Consider what I would argue is one of the finest examples of comedy: James Acaster’s four part Netflix special. In it, he includes a sketch dismantling the hypocrisy and political, cultural issues of the British Museum. Eloquently translating the horrors of empirical raiding into a lighthearted moment of ‘story time’, Acaster skillfully satirises a historically significant and damaging event, whilst never losing the gravity of his material. However, the paramount of subversion occurs at the end of this sketch. He moves his attention to the well-known eraser found in Museum gift shops. What appears to be a moment of light relief in discussion of an otherwise serious matter, lending itself to physical comedy as Acaster demonstrates the pain of a seemingly glass eraser pinning a piece of paper and refusing to move, resolves itself as a witty commentary on the issues of the British Museum: ‘we at the British Museum don’t believe in erasing the mistakes of the past’. Acaster follows up: ‘can I at least return it’, to which the punchline is ‘yeah we don’t really believe in giving stuff back either’. For me, this highlights Acaster at his most ingenious and truly artistic: combining satire with physical comedy, all resolving in a witty, politically biting, summative comment. The layering of comedic techniques, the playwright type craftsmanship of the joke, the physical aspect all point to a composition deserving of the title of art. I have seen this skit many a time: knowing the punchline which is coming does little to hinder my laughter.
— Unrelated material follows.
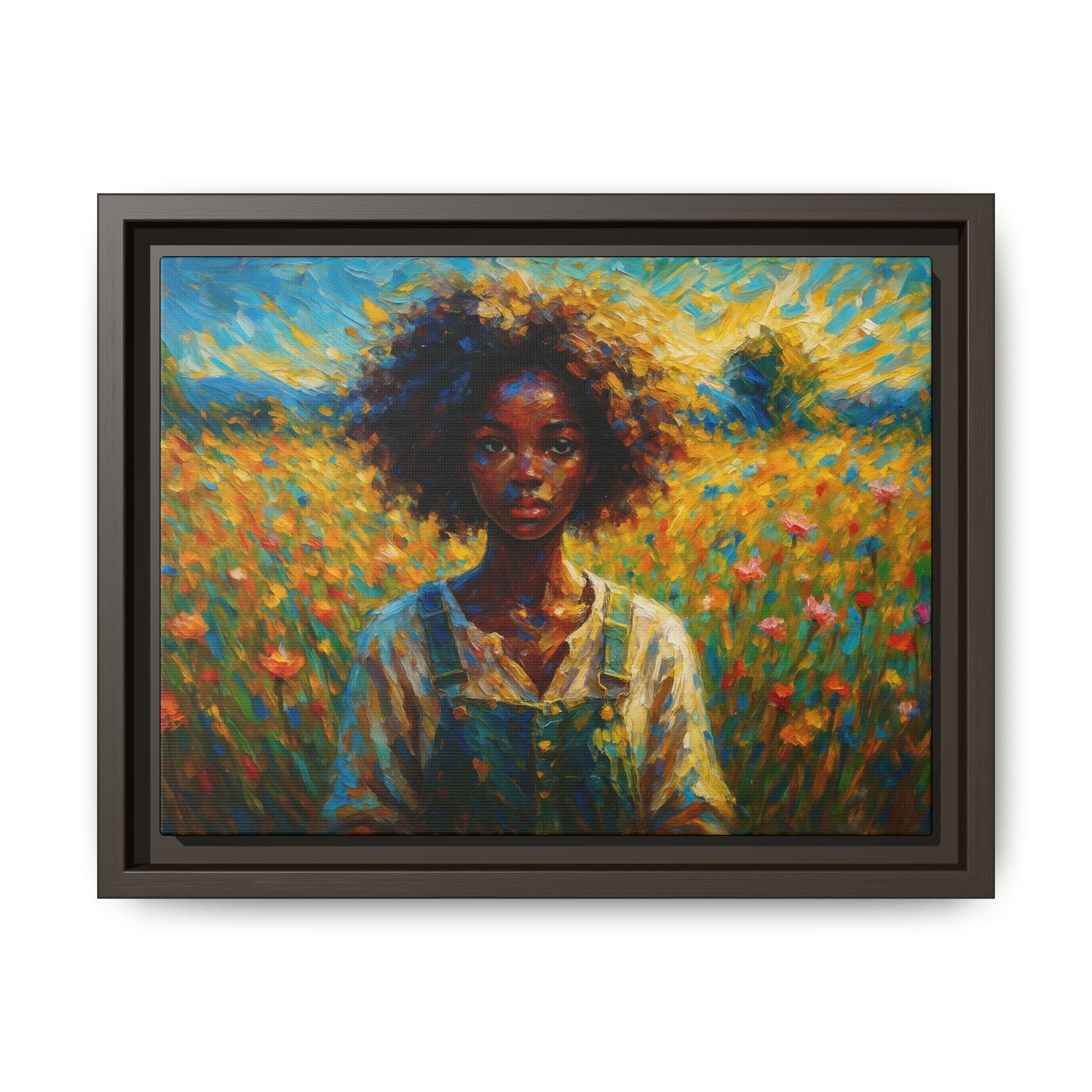 Brown Girl in the Fields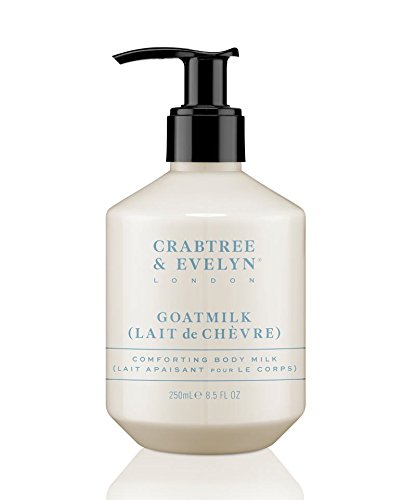 Crabtree & Evelyn goatmilk Latte Emolliente per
Perhaps then, comedy cannot be so easily reduced as an inevitability upon subversion: there remains an intangible element for which explanation cannot provide the clarity we so desire. Just like a description of a painting or a review of a ballet cannot do justice to firsthand experience, so too is a summary and brief analysis of a joke significantly inferior to the experience of hearing it told in a performance context. The joke described above was produced by one of Britain’s most popular and sought-after comedians; yet my summarising it and provision of context could never capture the feeling of the audience, a true marker of artistic experience. Perhaps, therefore, aesthetics is the approach best suited to understanding just what makes comedy tick: even if that answer is simply accepting that it cannot be understood.